Prison Employee Killed in Tractor Rollover

KY FACE #95KY01501
Date: 24 April 1995

Summary

A 36-year-old male prison recreation director was killed in a tractor rollover incident. The victim was driving the tractor down a sloping, S-curved driveway when he lost control. The tractor went over an embankment, rolled one-half turn, and came to rest on the victim. It was not equipped with a Rollover Protective Structure (ROPS) or a seatbelt. The victim was pronounced dead at the scene by the county coroner. In order to prevent similar incidents, the KY FACE investigators concluded that:

  • Tractors should be retrofitted with Roll Over Protective Structures and seatbelts.
  • Employers should provide tractor operation training by safety professionals.
  • Equipment should be kept in good working condition.
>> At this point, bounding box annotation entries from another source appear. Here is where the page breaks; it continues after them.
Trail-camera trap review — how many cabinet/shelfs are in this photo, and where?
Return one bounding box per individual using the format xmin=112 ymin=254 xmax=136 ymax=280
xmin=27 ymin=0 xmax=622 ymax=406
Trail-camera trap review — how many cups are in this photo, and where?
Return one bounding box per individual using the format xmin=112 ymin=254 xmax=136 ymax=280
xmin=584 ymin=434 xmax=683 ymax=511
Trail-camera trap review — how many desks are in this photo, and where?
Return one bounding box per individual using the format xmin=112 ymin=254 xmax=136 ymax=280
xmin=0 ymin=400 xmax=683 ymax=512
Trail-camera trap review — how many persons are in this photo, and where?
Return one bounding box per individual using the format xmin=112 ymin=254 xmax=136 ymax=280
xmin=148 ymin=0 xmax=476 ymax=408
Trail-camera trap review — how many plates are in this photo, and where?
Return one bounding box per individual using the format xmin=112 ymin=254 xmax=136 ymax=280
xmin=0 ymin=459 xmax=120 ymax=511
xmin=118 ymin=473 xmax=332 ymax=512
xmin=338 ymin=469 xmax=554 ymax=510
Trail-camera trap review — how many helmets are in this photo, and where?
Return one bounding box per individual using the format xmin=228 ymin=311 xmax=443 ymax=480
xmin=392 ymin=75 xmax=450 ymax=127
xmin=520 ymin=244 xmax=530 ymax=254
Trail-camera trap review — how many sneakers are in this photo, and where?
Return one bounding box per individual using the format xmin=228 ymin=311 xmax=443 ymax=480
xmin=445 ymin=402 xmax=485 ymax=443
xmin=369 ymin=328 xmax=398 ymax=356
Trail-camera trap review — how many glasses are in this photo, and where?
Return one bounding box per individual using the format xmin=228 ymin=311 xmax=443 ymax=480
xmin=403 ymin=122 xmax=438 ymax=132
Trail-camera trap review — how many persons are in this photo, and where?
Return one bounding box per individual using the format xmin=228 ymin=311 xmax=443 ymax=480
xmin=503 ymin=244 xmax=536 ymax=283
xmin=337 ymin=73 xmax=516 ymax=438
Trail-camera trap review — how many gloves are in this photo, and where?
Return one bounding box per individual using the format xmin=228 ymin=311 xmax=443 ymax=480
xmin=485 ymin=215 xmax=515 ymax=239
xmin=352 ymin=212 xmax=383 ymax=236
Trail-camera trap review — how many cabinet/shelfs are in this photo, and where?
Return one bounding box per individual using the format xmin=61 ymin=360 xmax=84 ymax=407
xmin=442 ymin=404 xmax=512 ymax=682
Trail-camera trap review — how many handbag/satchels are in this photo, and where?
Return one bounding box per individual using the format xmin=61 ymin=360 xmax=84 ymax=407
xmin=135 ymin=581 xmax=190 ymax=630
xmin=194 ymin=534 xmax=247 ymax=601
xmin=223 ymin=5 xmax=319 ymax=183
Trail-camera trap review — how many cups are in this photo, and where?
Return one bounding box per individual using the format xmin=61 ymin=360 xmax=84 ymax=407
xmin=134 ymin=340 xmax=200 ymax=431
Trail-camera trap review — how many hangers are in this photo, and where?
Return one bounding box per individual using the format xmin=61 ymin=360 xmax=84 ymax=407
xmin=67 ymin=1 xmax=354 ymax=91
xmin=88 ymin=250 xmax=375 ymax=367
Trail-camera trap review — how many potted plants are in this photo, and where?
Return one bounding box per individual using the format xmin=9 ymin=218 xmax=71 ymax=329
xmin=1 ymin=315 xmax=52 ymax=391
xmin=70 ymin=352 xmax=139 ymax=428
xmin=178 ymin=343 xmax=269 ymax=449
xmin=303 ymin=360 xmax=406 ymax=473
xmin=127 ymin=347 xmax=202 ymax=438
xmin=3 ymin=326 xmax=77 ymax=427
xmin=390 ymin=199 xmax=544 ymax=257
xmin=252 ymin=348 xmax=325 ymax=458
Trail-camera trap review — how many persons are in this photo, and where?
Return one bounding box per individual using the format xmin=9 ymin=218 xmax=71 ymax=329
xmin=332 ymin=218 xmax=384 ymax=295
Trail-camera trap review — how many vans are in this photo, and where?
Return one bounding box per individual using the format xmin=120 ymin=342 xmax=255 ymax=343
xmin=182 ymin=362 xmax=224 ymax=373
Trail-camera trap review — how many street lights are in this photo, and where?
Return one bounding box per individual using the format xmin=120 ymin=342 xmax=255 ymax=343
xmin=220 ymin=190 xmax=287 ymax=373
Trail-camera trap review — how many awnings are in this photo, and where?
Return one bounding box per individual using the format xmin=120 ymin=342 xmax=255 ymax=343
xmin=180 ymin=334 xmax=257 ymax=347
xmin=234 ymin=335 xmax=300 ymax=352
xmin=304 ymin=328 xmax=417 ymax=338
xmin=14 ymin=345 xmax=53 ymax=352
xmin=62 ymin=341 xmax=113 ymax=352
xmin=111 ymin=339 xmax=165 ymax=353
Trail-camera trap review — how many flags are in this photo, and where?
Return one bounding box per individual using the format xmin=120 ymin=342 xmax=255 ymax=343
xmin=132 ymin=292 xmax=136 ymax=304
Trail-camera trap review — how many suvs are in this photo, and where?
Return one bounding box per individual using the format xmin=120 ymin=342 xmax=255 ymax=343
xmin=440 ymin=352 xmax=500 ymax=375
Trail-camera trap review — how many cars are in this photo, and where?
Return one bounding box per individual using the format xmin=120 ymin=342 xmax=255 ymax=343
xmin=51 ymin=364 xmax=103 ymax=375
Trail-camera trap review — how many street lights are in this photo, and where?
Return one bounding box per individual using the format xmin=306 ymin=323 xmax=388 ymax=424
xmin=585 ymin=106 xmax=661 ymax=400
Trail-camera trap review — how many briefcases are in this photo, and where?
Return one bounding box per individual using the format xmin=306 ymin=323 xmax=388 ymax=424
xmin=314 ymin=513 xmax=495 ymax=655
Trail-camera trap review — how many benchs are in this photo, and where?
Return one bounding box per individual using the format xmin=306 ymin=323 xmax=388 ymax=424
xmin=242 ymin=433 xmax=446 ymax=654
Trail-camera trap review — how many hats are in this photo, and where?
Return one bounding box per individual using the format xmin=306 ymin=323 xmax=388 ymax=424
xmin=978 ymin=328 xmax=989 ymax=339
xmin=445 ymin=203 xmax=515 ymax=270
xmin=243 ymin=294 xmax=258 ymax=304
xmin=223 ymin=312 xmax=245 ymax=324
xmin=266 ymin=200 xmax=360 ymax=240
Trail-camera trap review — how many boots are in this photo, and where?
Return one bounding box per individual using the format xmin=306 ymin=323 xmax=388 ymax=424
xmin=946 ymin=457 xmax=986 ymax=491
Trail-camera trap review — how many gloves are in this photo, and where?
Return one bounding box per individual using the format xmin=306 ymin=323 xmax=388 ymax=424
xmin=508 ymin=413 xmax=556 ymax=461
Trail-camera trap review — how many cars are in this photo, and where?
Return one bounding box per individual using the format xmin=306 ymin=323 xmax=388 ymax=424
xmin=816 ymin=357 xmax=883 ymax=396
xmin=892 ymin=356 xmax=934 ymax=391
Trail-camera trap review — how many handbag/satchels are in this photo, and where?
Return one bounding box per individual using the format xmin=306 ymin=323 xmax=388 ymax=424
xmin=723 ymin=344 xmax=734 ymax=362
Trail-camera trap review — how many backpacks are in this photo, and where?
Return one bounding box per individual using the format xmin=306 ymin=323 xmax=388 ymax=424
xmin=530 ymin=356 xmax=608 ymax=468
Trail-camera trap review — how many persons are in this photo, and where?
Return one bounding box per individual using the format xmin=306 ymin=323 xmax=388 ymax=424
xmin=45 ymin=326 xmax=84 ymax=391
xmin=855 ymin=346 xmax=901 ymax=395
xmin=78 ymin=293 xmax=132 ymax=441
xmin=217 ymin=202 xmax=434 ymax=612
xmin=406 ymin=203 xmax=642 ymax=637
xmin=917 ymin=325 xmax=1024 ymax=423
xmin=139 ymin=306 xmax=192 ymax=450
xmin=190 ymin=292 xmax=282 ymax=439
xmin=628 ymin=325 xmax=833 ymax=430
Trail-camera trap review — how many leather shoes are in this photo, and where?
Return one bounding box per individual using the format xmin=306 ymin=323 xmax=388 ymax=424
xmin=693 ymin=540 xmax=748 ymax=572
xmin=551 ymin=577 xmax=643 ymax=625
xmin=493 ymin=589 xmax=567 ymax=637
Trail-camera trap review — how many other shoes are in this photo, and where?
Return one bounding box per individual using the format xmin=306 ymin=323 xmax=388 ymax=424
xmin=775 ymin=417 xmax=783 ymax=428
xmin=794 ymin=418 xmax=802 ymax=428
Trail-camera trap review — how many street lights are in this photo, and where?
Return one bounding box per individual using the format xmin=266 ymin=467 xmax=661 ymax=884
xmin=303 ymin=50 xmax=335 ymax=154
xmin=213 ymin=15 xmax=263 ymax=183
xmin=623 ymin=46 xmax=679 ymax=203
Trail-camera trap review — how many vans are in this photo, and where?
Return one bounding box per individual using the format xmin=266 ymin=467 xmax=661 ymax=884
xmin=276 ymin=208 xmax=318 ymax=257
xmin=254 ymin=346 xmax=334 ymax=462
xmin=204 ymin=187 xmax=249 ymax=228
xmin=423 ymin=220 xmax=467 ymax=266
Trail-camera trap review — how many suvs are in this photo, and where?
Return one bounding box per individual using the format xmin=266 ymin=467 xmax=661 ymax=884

Additionally, county officials should initiate a 911 emergency calling service.

INTRODUCTION

On 23 March 1995, KY FACE investigators learned of the death on 22 March 1995 of a prison recreation director. An investigation was immediately initiated. The case was discussed by telephone with a prison administrator and the county coroner. On 20 April 1995, two KY FACE investigators traveled to the scene to continue the investigation. The two eyewitnesses were interviewed, measurements and photographs of the scene were taken, and copies of the coroner, police, emergency medical service, and toxicology reports, as well as the death certificate, were obtained and reviewed. Additionally, a copy of the mechanic’s report concerning the tractor involved in the incident was obtained. Telephone interviews were conducted with the shop foreman of the company which inspected the tractor and the human resources manager of the prison management contracting company.

INVESTIGATION

At approximately 11:00 am on 22 March 1995, the victim, who had been the prison recreation director for about ten months, and two maintenance workers left the prison compound to pick up some plastic to be used underneath the sand of the volleyball court. The day was clear and warm (about 65 degrees). After picking up the plastic, it was suggested that they should also retrieve the correctional facility’s tractor, which had been borrowed by an employee over the weekend to prepare a gravesite at that employee’s parents’ home, which was about one mile from the prison grounds. The tractor was equipped with a rear-mounted scraper blade, which would be useful in spreading the sand over the plastic. The three drove the truck up a curving, single-lane driveway to a house on top of a hill, where, on the level, hard-packed gravel parking area adjacent to a private residence, they got out of the truck and jump-started the tractor. The victim, although the least experienced of the three, insisted on driving the tractor down the hill and back to the correctional facility. From the level surface he proceeded down an 11-degree slope approximately 77 feet, where the road curved about 90 degrees to the left and continued on a 9-degree slope. He proceeded another 91 feet. On his left was a steep earthen embankment, on his right a one-foot high rock berm. Beyond the berm was a 30-degree slope of approximately 26 feet. A five-foot tall chain link fence was at the bottom of this slope. The road continued about 60 more feet and then curved to the right, around another private residence at the base of the hill, leading to the public road. Witnesses report that the tractor was traveling at a high rate of speed. It veered to the left into the embankment, then came back across the road and over the rock berm, rolling one-half turn, ejecting the driver, crushing the chain-link fence and coming to rest on top of the victim at the bottom of the slope. The witnesses reported that the tractor was still in first gear following the incident. They concluded that the victim had panicked, pressed the clutch instead of the brake, and accelerated down the slope.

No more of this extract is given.